Orange-Soy Glazed Grilled Chicken Breasts with Minty Peas and Orange, Currant, Pine Nut Couscous

Total Time:
3 hr 30 min
45 min
2 hr 30 min
15 min

4 servings

  • 1 cup freshly squeezed orange juice
  • 1/4 cup soy sauce
  • 1/2 cup sugar
  • 2 teaspoons orange zest
  • 4 (6-ounce) boneless, skinless chicken breasts
  • 2 teaspoons salt
  • 1 teaspoon fresh ground white pepper
  • 4 teaspoons olive oil
  • Orange, Currant and Pine Nut Couscous, recipe follows
  • Minty Peas, recipe follows
  • Orange, Currant and Pine Nut Couscous:
  • 1 1/2 cups water
  • 1/2 cup small diced red onion or shallots
  • 1/2 cup small diced carrot
  • 1/2 cup currants
  • 1 teaspoon grated orange zest
  • 1 (10-ounce) package couscous
  • 2 tablespoons extra-virgin olive oil
  • 1/4 cup toasted pine nuts
  • 3/4 teaspoon salt
  • 1/2 teaspoon fresh ground white pepper
  • 1 tablespoon chopped fresh mint
  • Minty Peas:
  • 2 tablespoons unsalted butter
  • 1/4 cup minced yellow onion
  • 1 pound frozen green peas, (do not thaw)
  • 1/4 cup water
  • 1/2 teaspoon salt
  • 1 tablespoon finely chopped fresh mint
  • Set a 1-quart saucepan over medium-high heat and add the orange juice, soy sauce, sugar and orange zest.
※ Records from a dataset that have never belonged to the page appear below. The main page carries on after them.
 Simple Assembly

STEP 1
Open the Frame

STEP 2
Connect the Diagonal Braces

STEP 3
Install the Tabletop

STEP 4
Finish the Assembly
Bring to a boil, lower heat to a simmer, and cook until liquid is reduced to about 3/4 cup, about 20 minutes. Remove the glaze from the heat, reserve 1/4 cup separately, and then pour the remaining glaze over the chicken breasts in a re-sealable plastic food storage bag. Refrigerate the chicken breasts for 2 hours; remove from the refrigerator and allow to come to room temperature for 30 minutes before grilling.

  • Remove the chicken from the plastic bag and discard the marinade. Season the chicken on both sides with the salt and pepper and drizzle with the olive oil. Place the chicken, smooth side down, on the grill and cook for 4 minutes, rotate 45 degrees and cook an additional 4 minutes. Turn the chicken over, brush each breast with 1 tablespoon of the reserved glaze, and cook for another 4 minutes on the second side, or until just cooked through. Remove from the heat and serve with Couscous and Minty Peas.

Orange, Currant and Pine Nut Couscous:
  • Set a 1-quart sauce pan over high heat and add the water, red onions, carrots, currants and orange zest. Bring to a boil and cook for 3 minutes. While the water boils, combine the remaining ingredients except the mint in a medium heat-proof bowl. Pour the water over the couscous in the bowl and wrap with plastic wrap. Allow to steam for 5 minutes, remove the plastic, add the mint and fluff with a fork. Serve while hot.

  • Yield: about 4 cups

Minty Peas:
  • Melt the butter in a medium saucepan over medium-high heat. Add the onion and cook, stirring, until soft, about 3 minutes. Add the peas and water and bring to a boil. Reduce the heat to medium-low, cover the saucepan, and simmer until tender, about 4 minutes. Remove from the heat. Add the salt and mint and stir. Serve while hot.